***** Data extracts *****
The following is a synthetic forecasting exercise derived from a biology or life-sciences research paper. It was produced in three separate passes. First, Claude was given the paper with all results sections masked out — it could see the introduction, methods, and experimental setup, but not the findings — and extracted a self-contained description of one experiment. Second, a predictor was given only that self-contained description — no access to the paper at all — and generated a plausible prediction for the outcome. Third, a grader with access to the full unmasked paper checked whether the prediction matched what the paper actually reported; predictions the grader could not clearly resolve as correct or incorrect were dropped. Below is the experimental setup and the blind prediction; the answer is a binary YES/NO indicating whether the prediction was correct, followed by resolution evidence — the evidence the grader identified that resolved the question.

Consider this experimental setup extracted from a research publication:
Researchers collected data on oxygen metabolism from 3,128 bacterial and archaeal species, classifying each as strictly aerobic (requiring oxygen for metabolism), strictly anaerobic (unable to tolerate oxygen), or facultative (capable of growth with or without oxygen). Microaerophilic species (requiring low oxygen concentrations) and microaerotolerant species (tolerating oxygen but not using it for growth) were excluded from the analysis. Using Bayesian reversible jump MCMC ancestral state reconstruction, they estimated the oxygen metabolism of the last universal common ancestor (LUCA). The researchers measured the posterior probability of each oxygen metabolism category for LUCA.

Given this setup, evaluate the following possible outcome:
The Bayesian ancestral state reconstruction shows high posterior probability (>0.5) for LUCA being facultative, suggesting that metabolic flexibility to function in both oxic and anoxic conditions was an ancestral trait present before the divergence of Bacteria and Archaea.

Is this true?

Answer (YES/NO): NO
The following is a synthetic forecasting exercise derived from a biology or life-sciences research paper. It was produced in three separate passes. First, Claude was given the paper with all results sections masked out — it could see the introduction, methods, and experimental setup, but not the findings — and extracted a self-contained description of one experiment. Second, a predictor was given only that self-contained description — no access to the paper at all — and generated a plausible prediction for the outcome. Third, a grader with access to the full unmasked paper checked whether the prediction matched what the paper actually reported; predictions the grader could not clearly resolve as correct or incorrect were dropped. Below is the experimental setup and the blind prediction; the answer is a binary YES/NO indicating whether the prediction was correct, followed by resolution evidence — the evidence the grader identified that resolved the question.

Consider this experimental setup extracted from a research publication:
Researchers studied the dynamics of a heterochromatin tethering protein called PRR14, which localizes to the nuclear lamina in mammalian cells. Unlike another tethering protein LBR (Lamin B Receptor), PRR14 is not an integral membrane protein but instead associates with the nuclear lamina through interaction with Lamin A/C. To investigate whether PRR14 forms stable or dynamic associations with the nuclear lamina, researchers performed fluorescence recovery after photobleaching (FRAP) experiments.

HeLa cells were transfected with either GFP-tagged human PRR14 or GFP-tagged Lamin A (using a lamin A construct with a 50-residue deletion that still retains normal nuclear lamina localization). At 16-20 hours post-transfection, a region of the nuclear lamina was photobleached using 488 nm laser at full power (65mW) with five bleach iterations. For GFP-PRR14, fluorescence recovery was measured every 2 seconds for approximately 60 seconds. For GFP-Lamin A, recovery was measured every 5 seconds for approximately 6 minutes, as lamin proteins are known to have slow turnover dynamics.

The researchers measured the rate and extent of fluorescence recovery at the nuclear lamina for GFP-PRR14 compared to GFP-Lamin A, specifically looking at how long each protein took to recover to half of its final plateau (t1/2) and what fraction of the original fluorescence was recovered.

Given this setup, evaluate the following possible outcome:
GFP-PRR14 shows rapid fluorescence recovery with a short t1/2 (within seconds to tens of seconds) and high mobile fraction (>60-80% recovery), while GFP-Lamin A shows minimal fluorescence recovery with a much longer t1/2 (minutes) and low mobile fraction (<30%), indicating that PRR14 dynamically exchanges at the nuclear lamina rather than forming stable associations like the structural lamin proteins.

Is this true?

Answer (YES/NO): YES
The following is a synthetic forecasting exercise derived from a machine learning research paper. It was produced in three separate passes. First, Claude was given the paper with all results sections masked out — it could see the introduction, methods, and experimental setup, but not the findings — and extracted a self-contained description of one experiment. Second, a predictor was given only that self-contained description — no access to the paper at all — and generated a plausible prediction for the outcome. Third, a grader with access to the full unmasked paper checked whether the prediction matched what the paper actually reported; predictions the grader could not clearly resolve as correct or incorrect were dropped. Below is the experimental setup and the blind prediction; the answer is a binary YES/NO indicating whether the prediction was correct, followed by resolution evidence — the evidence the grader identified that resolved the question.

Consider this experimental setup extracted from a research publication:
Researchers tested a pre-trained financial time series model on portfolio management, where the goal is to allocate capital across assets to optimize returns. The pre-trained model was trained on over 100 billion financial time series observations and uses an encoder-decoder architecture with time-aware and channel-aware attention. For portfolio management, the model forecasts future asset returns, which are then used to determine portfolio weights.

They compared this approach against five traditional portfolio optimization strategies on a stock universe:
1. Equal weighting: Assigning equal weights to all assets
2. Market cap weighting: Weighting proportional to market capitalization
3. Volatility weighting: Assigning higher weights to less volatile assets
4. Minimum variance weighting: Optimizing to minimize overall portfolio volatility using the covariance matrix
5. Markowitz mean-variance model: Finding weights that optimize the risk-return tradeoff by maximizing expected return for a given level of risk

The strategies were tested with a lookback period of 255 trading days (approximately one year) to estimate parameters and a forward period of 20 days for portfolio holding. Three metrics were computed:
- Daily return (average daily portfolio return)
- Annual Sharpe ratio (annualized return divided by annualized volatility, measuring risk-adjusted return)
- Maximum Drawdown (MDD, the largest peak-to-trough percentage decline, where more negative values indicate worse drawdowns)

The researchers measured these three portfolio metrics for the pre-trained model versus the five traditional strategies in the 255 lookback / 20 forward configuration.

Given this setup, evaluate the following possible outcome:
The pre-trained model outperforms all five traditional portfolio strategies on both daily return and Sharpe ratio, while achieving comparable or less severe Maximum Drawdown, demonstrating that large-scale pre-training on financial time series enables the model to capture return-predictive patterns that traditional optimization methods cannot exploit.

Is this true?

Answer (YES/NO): NO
*****
▸ What you should do:
From the records, copy every line that has the string "Assigning" in it.

▸ Exercise answer:
1. Equal weighting: Assigning equal weights to all assets
3. Volatility weighting: Assigning higher weights to less volatile assets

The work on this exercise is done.